@marko/tree-sitter

A tree-sitter grammar for the Marko templating language.

It covers the full language: both authoring modes (HTML and concise/indentation-based), ${placeholders}, tag variables, arguments and parameters, shorthand #id/.class and method attributes, attribute groups, statement tags, raw-text tags, -- content blocks, and $ scriptlets, all with the exact source ranges the Marko compiler sees, so the tree is reliable for highlighting, folding, structural editing, and tooling.

Usage

With the node bindings:

const Parser = require("tree-sitter");
const Marko = require("@marko/tree-sitter");

const parser = new Parser();
parser.setLanguage(Marko);

const tree = parser.parse("<button onClick() { count++ }>${count}</button>");
console.log(tree.rootNode.toString());

In the browser (or anywhere native bindings are unwanted), use the wasm build with web-tree-sitter:

import { Language, Parser } from "web-tree-sitter";

await Parser.init();
const Marko = await Language.load("tree-sitter-marko.wasm");
const parser = new Parser();
parser.setLanguage(Marko);

Building from a checkout:

npm install
npm run build        # tree-sitter generate && node-gyp rebuild
npm run build:wasm   # tree-sitter-marko.wasm (the CLI fetches wasi-sdk itself)

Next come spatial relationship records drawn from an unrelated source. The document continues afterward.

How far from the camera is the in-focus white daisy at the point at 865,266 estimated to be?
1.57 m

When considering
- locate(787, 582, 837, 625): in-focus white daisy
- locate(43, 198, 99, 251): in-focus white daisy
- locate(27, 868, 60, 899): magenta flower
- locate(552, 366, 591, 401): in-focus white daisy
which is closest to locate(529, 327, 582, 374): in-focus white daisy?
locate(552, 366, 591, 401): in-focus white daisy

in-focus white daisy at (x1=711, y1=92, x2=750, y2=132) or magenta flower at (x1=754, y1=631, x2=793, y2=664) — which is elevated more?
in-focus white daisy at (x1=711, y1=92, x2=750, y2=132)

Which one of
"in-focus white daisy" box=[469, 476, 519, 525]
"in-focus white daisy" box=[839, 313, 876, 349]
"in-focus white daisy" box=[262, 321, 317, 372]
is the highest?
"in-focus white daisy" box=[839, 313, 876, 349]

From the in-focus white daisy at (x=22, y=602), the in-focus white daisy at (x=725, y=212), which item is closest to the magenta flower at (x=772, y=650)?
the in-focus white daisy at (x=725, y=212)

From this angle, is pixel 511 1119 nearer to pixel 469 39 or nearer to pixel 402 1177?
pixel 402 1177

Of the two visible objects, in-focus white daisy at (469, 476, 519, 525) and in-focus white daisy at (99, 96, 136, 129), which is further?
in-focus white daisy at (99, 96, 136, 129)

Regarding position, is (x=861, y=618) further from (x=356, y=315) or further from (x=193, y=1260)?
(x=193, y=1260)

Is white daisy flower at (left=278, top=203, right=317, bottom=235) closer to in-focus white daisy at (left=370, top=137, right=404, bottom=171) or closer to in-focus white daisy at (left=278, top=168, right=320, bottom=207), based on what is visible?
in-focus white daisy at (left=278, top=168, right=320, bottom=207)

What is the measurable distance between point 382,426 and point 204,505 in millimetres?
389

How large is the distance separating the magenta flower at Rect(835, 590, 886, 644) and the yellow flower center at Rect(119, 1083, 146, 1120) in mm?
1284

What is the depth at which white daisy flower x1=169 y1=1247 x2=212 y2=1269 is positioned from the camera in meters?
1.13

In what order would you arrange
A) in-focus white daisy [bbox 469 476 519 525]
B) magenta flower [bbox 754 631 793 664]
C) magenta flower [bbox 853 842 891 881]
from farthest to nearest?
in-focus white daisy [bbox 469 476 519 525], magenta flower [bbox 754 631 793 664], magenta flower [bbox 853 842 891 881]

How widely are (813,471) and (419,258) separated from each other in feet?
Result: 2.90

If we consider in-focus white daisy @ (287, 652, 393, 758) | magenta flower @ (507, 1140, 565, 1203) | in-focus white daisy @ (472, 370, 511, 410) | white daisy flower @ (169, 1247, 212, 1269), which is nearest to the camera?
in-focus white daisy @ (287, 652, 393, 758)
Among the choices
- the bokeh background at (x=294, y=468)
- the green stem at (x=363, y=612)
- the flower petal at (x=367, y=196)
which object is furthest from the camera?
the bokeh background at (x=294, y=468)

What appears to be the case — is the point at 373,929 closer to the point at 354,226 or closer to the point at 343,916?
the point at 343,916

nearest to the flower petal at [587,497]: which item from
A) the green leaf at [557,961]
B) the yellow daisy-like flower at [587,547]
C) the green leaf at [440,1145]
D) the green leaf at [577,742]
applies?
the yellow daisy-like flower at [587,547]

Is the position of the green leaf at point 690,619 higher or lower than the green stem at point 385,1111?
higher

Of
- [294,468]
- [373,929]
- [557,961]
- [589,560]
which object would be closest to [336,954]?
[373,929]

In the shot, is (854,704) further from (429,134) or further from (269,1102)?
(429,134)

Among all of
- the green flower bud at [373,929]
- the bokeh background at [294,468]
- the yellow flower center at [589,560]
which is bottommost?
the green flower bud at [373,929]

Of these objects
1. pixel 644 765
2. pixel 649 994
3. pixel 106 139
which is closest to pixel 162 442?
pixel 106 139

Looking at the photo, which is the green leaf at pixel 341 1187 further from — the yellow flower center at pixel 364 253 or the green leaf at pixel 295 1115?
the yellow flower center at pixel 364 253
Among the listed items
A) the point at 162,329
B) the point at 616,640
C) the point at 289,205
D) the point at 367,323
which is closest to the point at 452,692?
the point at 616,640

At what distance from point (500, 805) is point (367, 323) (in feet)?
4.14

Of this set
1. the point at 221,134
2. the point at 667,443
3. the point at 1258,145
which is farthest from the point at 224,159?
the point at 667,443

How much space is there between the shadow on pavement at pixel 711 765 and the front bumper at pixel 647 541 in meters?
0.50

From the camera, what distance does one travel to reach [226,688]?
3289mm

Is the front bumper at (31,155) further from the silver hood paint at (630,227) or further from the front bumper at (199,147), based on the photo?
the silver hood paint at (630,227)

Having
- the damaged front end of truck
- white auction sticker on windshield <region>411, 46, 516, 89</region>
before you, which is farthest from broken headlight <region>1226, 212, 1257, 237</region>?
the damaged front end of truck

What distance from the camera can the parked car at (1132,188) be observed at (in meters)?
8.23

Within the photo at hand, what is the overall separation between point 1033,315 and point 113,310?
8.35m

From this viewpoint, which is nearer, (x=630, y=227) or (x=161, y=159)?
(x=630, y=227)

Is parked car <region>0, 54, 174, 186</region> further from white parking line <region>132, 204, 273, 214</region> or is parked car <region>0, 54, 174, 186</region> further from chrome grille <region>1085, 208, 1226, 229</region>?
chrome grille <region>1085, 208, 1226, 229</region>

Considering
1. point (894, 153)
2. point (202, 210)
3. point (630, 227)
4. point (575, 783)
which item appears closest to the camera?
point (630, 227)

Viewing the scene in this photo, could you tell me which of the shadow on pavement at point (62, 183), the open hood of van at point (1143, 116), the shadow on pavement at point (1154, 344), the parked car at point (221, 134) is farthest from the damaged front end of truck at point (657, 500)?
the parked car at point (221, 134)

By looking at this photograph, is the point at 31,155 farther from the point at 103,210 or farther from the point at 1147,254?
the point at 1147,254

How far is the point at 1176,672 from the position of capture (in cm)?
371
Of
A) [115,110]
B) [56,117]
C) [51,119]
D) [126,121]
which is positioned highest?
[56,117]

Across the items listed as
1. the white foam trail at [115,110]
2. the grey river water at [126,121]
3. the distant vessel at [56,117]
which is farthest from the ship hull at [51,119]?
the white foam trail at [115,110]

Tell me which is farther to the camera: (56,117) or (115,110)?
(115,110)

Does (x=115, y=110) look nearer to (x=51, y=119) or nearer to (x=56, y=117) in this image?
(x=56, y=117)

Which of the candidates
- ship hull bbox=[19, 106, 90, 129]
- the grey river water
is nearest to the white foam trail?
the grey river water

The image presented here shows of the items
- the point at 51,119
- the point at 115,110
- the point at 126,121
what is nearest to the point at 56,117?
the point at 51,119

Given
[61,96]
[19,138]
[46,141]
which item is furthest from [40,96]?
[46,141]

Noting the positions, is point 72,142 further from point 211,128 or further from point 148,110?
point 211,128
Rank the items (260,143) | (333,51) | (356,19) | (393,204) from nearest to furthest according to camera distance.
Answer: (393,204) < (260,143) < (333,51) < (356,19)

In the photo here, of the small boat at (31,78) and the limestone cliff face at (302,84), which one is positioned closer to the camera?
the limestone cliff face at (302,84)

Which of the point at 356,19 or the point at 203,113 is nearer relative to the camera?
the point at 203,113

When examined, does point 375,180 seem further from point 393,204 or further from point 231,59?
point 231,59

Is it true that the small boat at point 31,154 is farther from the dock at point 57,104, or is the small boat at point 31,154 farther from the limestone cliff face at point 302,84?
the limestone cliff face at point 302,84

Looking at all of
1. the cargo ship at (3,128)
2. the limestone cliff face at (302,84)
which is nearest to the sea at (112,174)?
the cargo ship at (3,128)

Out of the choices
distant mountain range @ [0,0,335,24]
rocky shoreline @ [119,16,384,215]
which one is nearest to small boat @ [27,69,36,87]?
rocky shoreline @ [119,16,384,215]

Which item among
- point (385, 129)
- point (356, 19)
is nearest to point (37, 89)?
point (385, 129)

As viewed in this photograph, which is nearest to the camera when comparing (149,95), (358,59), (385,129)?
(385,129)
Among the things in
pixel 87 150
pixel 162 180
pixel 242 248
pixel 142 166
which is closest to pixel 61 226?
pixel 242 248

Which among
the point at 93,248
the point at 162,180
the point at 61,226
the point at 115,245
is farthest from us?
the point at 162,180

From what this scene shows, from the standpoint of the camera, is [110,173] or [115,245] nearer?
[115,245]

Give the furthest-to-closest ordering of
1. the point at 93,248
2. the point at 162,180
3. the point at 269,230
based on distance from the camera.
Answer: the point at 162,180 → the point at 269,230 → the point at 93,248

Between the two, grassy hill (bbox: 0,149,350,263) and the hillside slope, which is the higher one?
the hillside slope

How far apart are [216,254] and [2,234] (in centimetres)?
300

For editors, the grammar ships ready-to-use queries: queries/highlights.scm for syntax highlighting captures and queries/injections.scm for embedded-language injections (described below).

Editors and tools

Every integration consumes the same artifacts: the generated parser (src/parser.c + src/scanner.c), the queries in queries/, and, for embedded highlighting, the typescript, css, and scss grammars installed in the host tool like any other language.

tree-sitter CLI

From this directory:

npx tree-sitter playground            # interactive tree in the browser
npx tree-sitter parse file.marko      # print the syntax tree
npx tree-sitter highlight file.marko  # ANSI highlighting (--html for a page)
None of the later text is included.